Dolphin is an advanced document image parsing model that uses heterogeneous anchor prompting to extract and structure content from any type of document, whether digital-born or photographed. Developed by ByteDance and published in ACL 2025, it employs a sophisticated two-stage architecture: first classifying document types and analyzing layout with reading order prediction, then applying hybrid parsing strategies optimized for each document type. The v2 model features 3B parameters and can detect 21 different document elements including text paragraphs, figures, formulas, tables, and code blocks.
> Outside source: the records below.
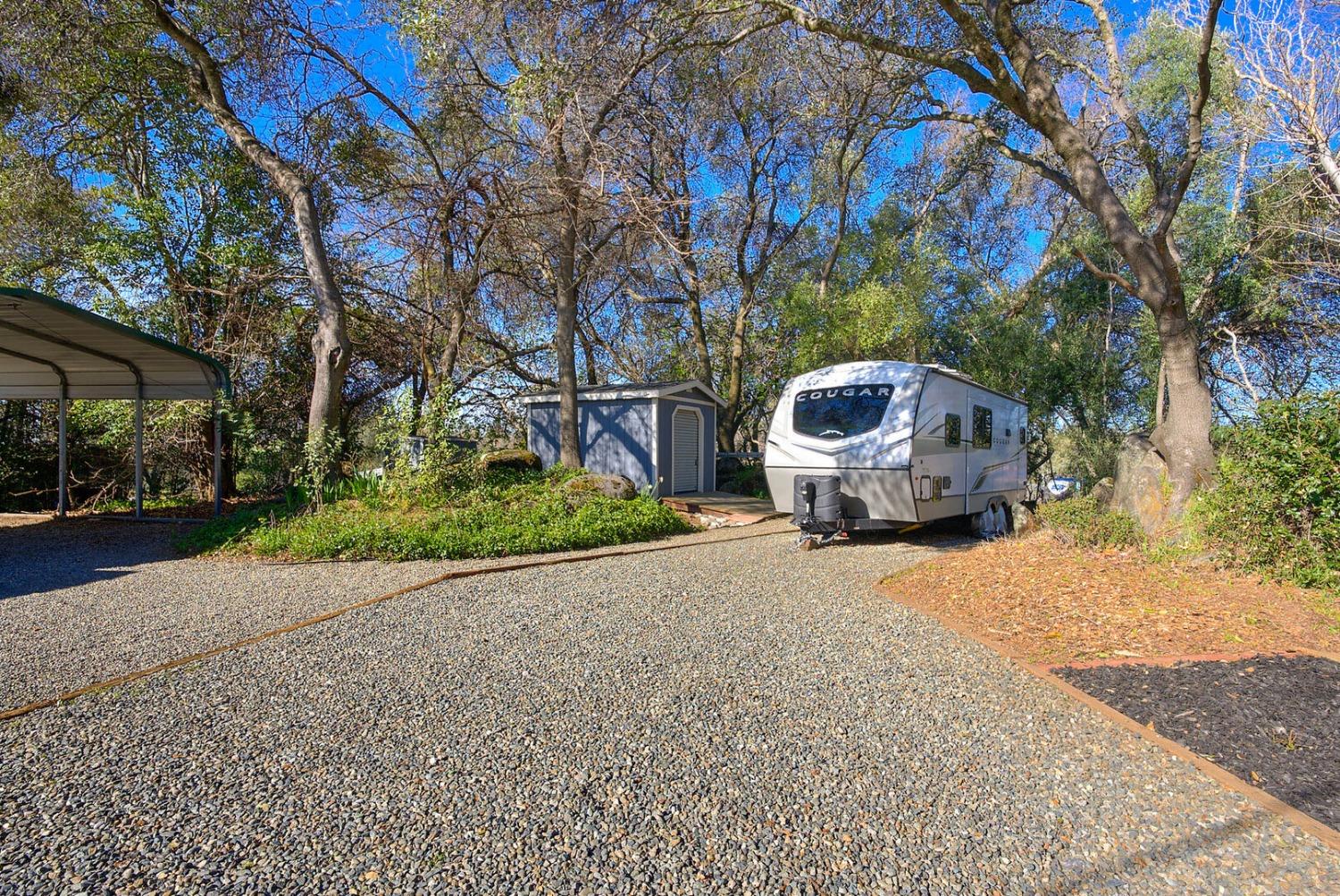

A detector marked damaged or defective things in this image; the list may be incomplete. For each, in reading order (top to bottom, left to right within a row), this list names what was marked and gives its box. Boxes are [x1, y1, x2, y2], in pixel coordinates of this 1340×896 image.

rusted metal edge [2, 529, 786, 725]
rusted metal edge [883, 582, 1340, 854]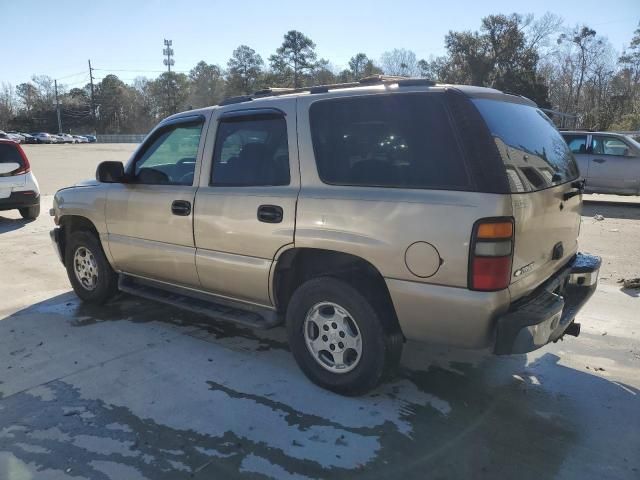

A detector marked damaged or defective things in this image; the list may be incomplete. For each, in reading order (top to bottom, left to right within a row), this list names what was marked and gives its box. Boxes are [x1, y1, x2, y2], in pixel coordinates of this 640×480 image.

rear bumper damage [496, 253, 600, 354]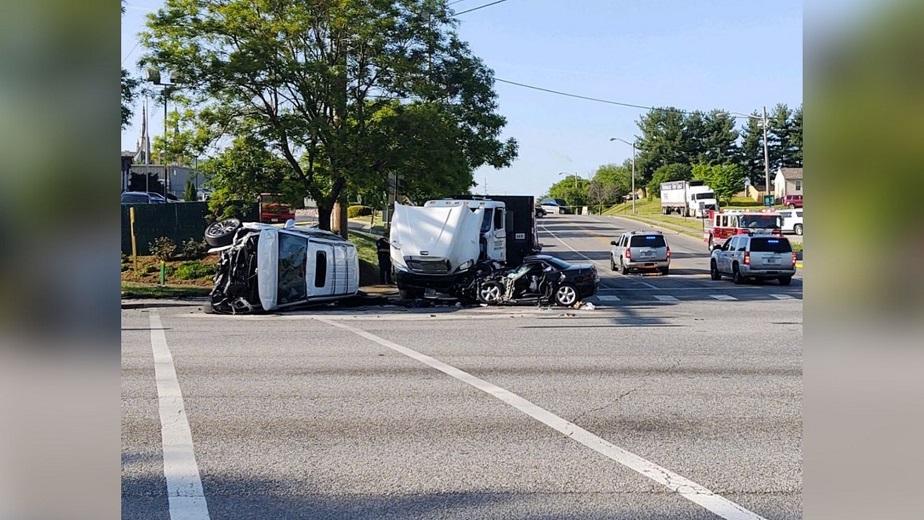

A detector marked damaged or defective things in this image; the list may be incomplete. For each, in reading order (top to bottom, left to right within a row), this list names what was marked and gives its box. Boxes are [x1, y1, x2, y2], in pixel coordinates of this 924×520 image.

overturned white van [205, 218, 358, 312]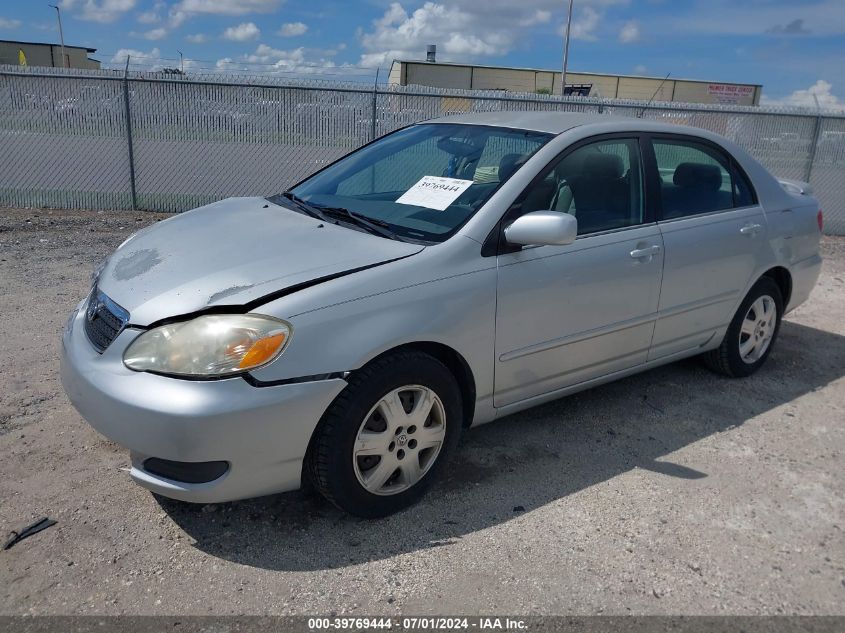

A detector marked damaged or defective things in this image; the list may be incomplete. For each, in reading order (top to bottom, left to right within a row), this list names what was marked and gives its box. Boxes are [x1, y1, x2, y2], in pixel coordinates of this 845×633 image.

damaged hood [98, 196, 426, 326]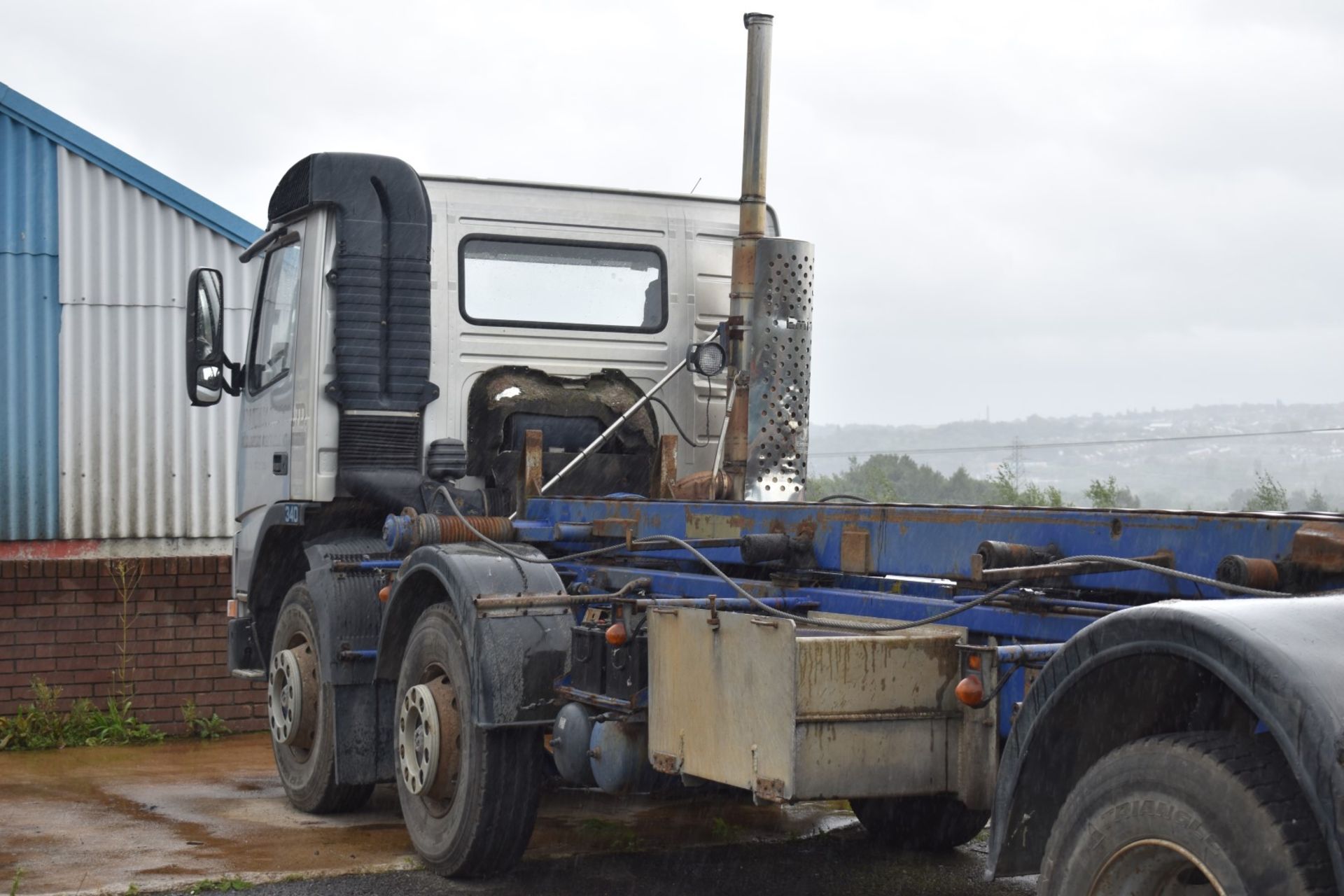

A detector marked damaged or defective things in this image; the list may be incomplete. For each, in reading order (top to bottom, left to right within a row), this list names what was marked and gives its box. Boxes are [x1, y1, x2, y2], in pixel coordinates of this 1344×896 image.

rusted exhaust stack [722, 12, 778, 498]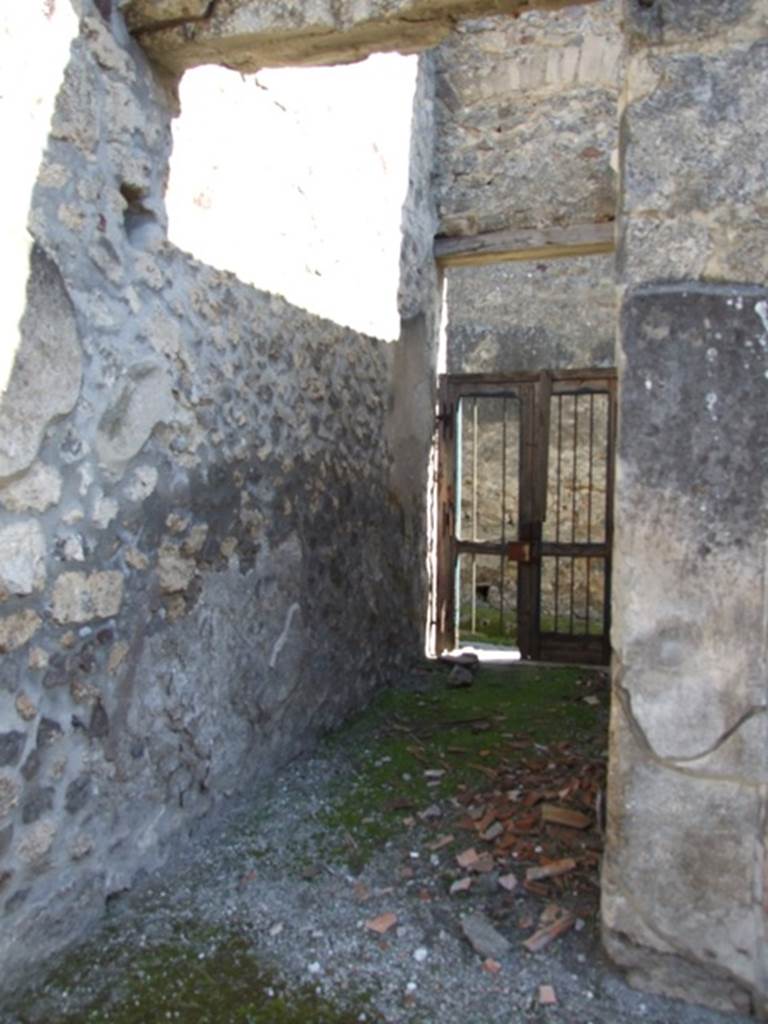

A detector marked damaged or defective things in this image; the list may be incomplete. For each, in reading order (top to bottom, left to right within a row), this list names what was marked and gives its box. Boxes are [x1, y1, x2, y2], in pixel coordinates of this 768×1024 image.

crack in plaster [614, 675, 768, 786]
broken terracotta tile [536, 802, 593, 827]
broken terracotta tile [528, 860, 581, 884]
broken terracotta tile [366, 913, 399, 937]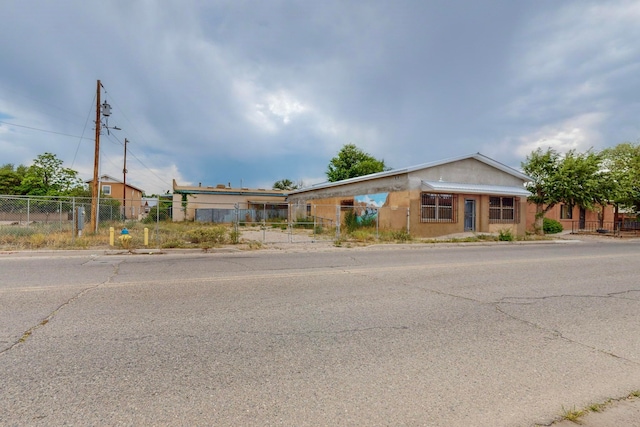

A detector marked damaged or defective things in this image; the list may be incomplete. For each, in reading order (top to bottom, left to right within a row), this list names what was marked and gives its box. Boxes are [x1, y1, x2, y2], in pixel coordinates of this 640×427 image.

cracked asphalt road [1, 242, 640, 426]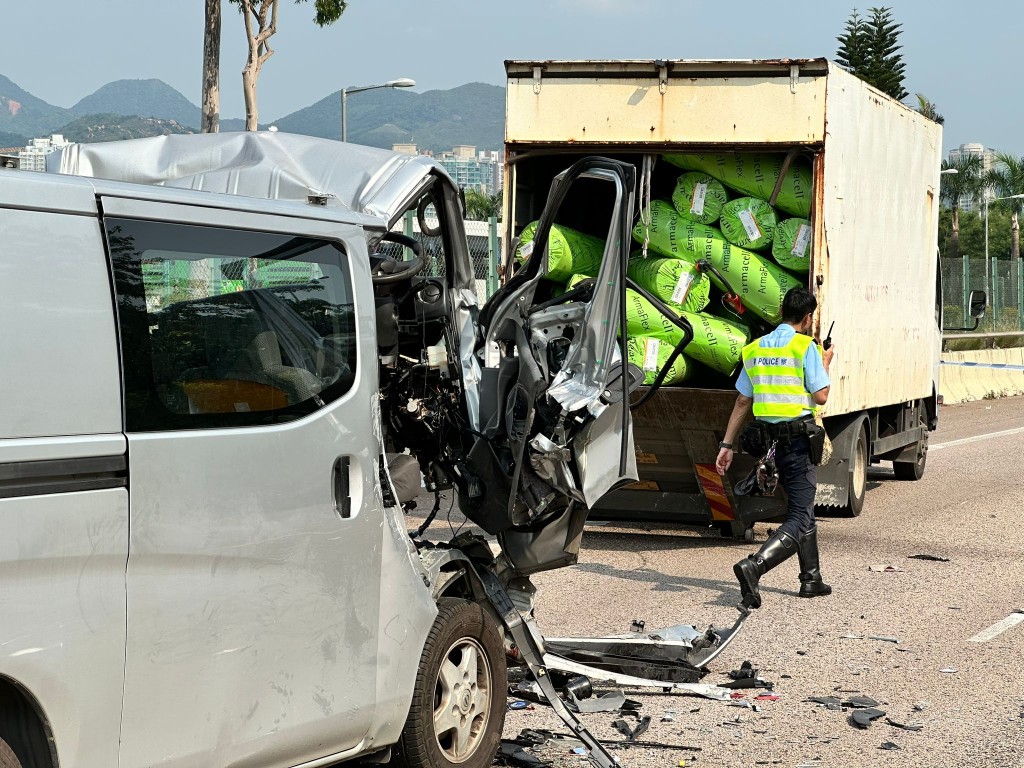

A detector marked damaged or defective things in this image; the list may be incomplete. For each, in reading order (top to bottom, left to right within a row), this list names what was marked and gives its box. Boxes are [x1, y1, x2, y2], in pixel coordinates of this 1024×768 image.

crushed white van [0, 135, 744, 768]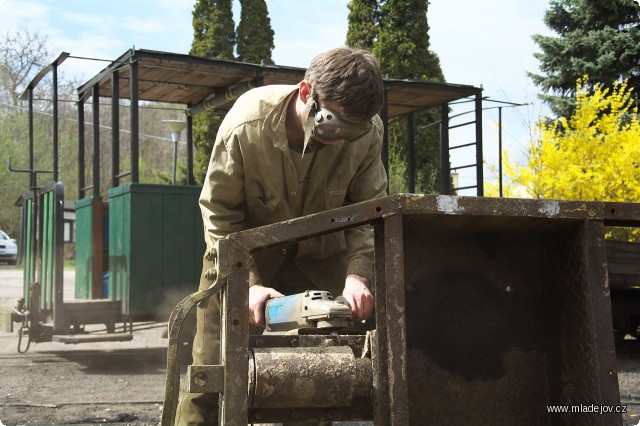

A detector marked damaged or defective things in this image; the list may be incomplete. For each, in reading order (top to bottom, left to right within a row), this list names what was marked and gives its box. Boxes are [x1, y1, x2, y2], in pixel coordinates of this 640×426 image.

rusty metal frame [214, 195, 636, 424]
What sets Dolphin apart is its document-type-aware approach that uses holistic parsing for photographed documents and parallel element-wise parsing for digital documents, ensuring both accuracy and efficiency. The model excels at handling complex, multi-element documents with intertwined content types that traditional parsing tools struggle with. With its lightweight architecture and parallel parsing mechanism, Dolphin achieves superior performance across diverse page-level and element-level parsing tasks while maintaining computational efficiency.

Pros

  • + Universal document parsing capability that handles both digital and photographed documents seamlessly
  • + Advanced two-stage architecture with document-type-aware parsing strategies optimized for different document formats
  • + Comprehensive 21-element detection including complex elements like formulas, code blocks, and tables with attribute field extraction

Cons

  • - Research-focused tool that may require significant technical expertise to implement and integrate
  • - Relatively new release with limited production use cases and community feedback
  • - Large model size (3B parameters) may require substantial computational resources for deployment

Use Cases

Getting Started

1. Access the pre-trained Dolphin-v2 model from HuggingFace (ByteDance/Dolphin-v2) or clone the GitHub repository. 2. Set up the required dependencies and environment following the repository documentation. 3. Run inference on your document images using the provided model interface to extract structured content with element detection and parsing.